**Kutipan Terpilih:**
******************************

Senin 04 Oct 2021 11:54 WIB

Penolakan Masyarakat Adat di Sorong, Korporasi Sawit Melawan

Seketika hutan habis, mereka tak lagi bisa berburu, memanen sagu, atau mengambil kayu

Ketua Adat Kampung Maldofok, Distrik Sayosa, Kabupaten Sorong, Mateus Yempolo (baju putih) berpose bersama keluarganya di depan rumah panggungnya, Selasa (28/9). Mateus menolak hutan adat marganya dijadikan perkebunan sawit.
Foto: Istimewa
Ketua Adat Kampung Maldofok, Distrik Sayosa, Kabupaten Sorong, Mateus Yempolo (baju putih) berpose bersama keluarganya di depan rumah panggungnya, Selasa (28/9). Mateus menolak hutan adat marganya dijadikan perkebunan sawit.

REPUBLIKA.CO.ID, Oleh Febryan A

Salmon Malagilik (58 tahun) masih teringat sejumlah pertemuan di hotel mewah di Kota Sorong, Papua Barat, belasan tahun silam. Di sana, sejumlah pejabat membujuknya untuk melepaskan hutan adat marganya kepada korporasi kelapa sawit. Salmon selalu menolak.

Ada yang menolak, ada pula yang menerima. Salmon bilang, sejumlah perwakilan marga menerima tawaran dari sebuah perusahaan sawit pada 2005. Alhasil, marga-marga itu kini kehilangan hutan adatnya karena telah berganti jadi kebun sawit.

******************************

**Data untuk Diproses:**
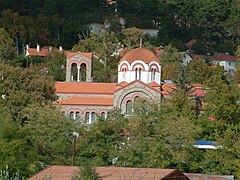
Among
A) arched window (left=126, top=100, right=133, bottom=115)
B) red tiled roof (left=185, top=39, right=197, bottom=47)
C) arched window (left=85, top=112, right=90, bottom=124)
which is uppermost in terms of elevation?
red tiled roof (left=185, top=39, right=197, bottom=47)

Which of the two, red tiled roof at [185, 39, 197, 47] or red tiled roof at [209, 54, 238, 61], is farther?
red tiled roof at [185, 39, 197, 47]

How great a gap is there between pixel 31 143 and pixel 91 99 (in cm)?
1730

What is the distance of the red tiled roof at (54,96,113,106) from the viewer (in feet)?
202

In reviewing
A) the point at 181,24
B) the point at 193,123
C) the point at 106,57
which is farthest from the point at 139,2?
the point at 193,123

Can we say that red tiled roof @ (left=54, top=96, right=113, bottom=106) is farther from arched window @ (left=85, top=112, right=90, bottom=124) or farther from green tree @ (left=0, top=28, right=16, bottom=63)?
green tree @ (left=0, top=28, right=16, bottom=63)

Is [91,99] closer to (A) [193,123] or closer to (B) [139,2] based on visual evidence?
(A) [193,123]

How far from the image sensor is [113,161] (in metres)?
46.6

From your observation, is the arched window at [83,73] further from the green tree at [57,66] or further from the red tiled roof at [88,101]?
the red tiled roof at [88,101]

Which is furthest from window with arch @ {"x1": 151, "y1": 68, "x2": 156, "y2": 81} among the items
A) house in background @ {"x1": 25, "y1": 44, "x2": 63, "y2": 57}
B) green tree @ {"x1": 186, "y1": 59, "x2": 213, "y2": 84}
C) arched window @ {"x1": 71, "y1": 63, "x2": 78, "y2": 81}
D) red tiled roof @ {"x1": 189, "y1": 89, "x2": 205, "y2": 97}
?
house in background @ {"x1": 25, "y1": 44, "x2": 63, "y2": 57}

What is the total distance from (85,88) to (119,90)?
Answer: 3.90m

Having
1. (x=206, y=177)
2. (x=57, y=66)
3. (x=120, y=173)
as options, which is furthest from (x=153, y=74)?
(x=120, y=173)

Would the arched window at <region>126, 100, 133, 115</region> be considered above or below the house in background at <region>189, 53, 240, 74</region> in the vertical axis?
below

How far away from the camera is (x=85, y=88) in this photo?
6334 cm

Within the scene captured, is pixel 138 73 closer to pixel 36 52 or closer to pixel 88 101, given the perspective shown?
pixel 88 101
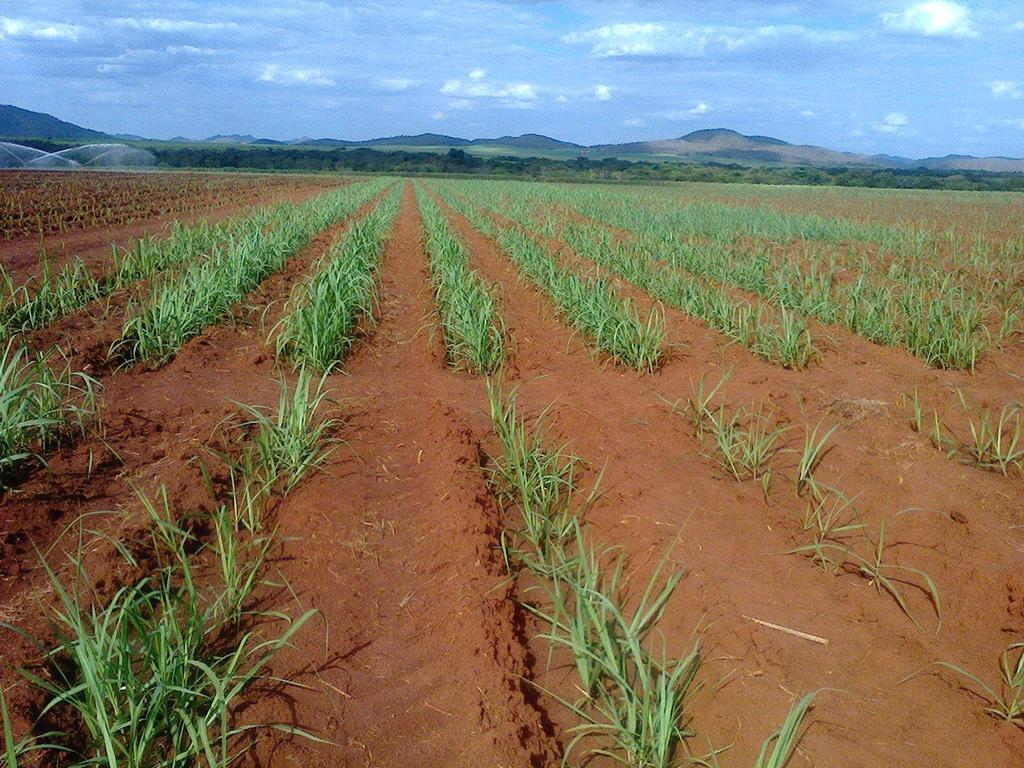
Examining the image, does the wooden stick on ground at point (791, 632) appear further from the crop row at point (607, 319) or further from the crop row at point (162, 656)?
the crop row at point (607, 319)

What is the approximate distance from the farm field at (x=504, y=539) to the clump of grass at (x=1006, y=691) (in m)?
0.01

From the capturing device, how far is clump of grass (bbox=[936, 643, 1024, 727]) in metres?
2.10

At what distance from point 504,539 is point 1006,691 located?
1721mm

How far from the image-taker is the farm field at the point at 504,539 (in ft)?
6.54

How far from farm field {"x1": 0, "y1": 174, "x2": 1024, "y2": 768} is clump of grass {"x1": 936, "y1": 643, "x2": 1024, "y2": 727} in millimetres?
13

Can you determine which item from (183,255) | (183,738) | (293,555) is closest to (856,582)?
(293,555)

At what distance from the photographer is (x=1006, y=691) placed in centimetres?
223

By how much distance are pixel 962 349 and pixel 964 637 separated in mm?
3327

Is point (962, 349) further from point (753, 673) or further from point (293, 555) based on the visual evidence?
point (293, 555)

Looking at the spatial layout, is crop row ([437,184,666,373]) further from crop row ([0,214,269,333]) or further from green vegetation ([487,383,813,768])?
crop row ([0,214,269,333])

******************************

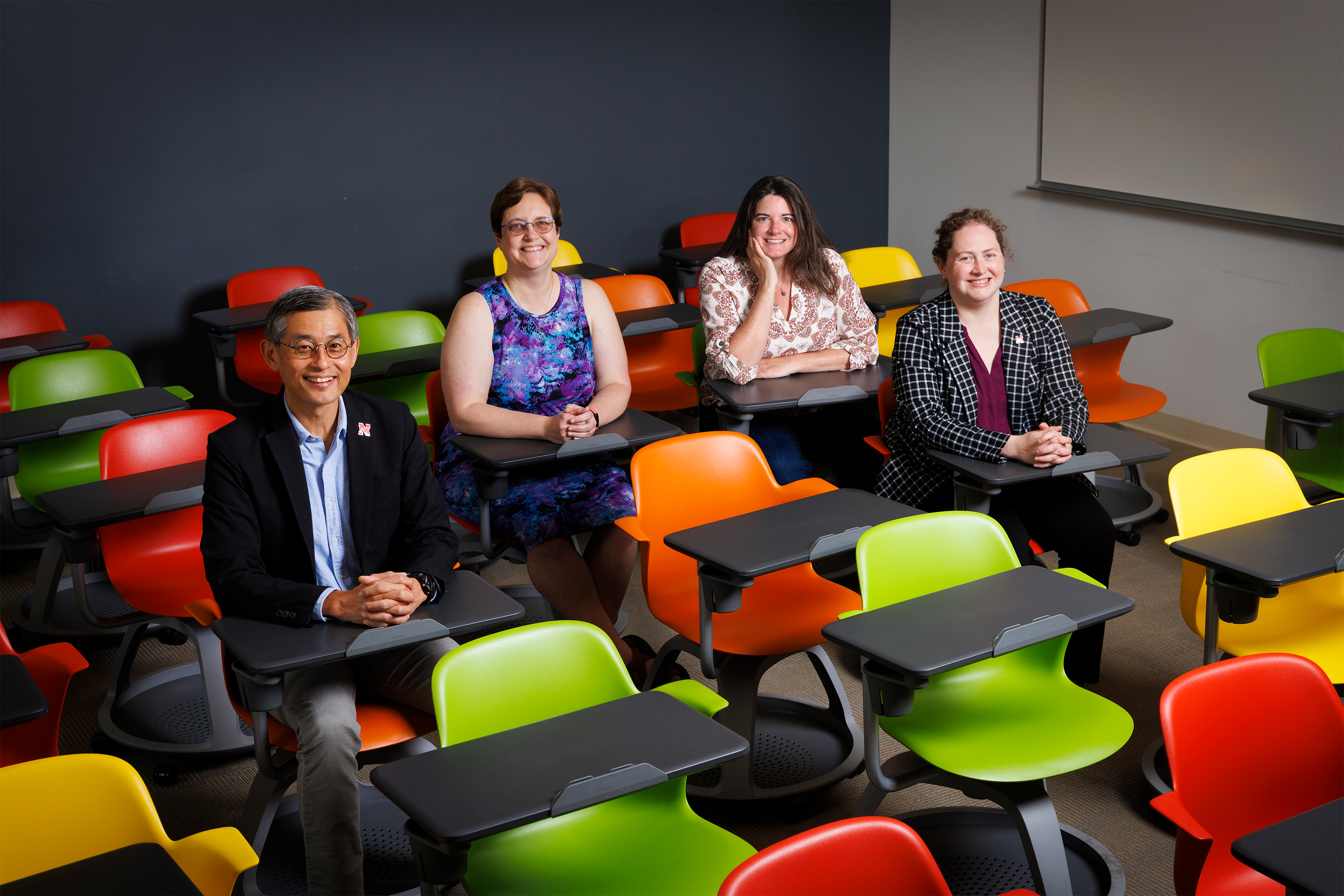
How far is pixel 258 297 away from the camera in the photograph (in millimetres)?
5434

******************************

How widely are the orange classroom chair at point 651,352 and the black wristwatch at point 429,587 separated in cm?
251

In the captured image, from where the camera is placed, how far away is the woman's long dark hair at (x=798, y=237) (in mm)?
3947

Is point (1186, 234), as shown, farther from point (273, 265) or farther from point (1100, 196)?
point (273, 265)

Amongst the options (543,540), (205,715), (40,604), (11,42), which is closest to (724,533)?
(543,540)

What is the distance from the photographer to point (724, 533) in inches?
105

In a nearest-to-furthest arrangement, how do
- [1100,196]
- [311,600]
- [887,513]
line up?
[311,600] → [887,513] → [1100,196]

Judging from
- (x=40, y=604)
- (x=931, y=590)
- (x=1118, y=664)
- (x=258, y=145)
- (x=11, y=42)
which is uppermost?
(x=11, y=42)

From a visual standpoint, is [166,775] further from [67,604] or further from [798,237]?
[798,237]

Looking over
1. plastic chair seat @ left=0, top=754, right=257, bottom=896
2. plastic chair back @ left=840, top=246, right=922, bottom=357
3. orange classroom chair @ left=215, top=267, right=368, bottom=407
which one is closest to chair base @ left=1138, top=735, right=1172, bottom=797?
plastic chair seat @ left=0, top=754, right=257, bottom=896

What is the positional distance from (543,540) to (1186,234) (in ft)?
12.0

******************************

**Daftar Tugas:**
**a.** Sebutkan semua kegiatan yang, menurut kutipan terpilih, tak lagi bisa dilakukan masyarakat begitu hutan habis.
**b.** Tunjukkan setiap baris dalam data yang memuat kata "farm".

**Jawaban Latihan:**
**a.** Berburu, memanen sagu, dan mengambil kayu.

**b.**
What is the approximate distance from the farm field at (x=504, y=539) to the clump of grass at (x=1006, y=691) (in m)?
How far from the image-taker is the farm field at the point at 504,539 (in ft)?
How far from farm field {"x1": 0, "y1": 174, "x2": 1024, "y2": 768} is clump of grass {"x1": 936, "y1": 643, "x2": 1024, "y2": 727} in millimetres?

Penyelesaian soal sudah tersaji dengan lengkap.